══ Passage

I’ve worked full-time as a freelance writer and editor since 2003, running my own editorial business with clients that include national newspapers, magazines and websites. Under the PPP rules, I’m a small-business owner. The president specifically cited the need to protect small businesses like mine when he said, “We’re also making it easy for those one-person businesses—like the home repair contractors, beauticians, small, independent retailers—to secure forgivable PPP loans.”

This PPP concept is the opposite of the PRO Act, which Biden also has repeatedly said he strongly supports. The PRO Act’s top provision is adding language from California’s disastrous Assembly Bill 5 into federal law. PRO Act supporters say this change is needed because people like me aren’t running small businesses at all. They say we’re actually misclassified employees who are being exploited by big corporations, and that we can only be saved if corporations can no longer work with independent contractors. They believe we should be forced to seek traditional, union-friendly jobs for our own good.

════
══ Dataset records

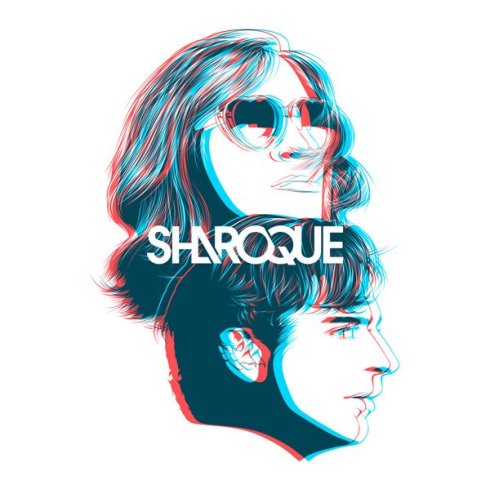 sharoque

════
══ Dataset records

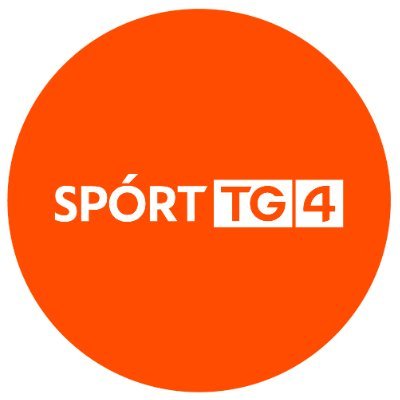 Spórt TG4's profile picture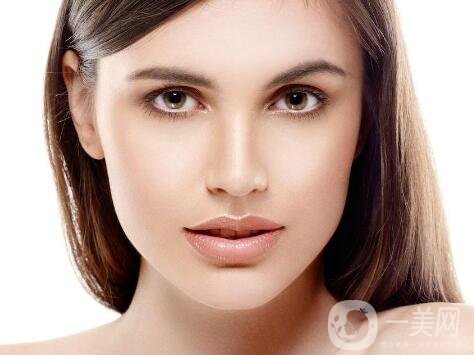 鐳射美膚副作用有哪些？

════

Tasks to carry out =>
- a) List the kinds of one-person businesses the president names as examples in the passage.
- b) According to the passage, since what year has the writer worked full-time as a freelance writer and editor?
- c) Rewrite the stretch of the passage from "This PPP concept" through "our own good.", swapping "corporations" for "companies".
The records come from a separate source and are unrelated to the passage.

Solutions below =>
- a) home repair contractors, beauticians, small, independent retailers

- b) Since 2003.

- c)
This PPP concept is the opposite of the PRO Act, which Biden also has repeatedly said he strongly supports. The PRO Act’s top provision is adding language from California’s disastrous Assembly Bill 5 into federal law. PRO Act supporters say this change is needed because people like me aren’t running small businesses at all. They say we’re actually misclassified employees who are being exploited by big companies, and that we can only be saved if companies can no longer work with independent contractors. They believe we should be forced to seek traditional, union-friendly jobs for our own good.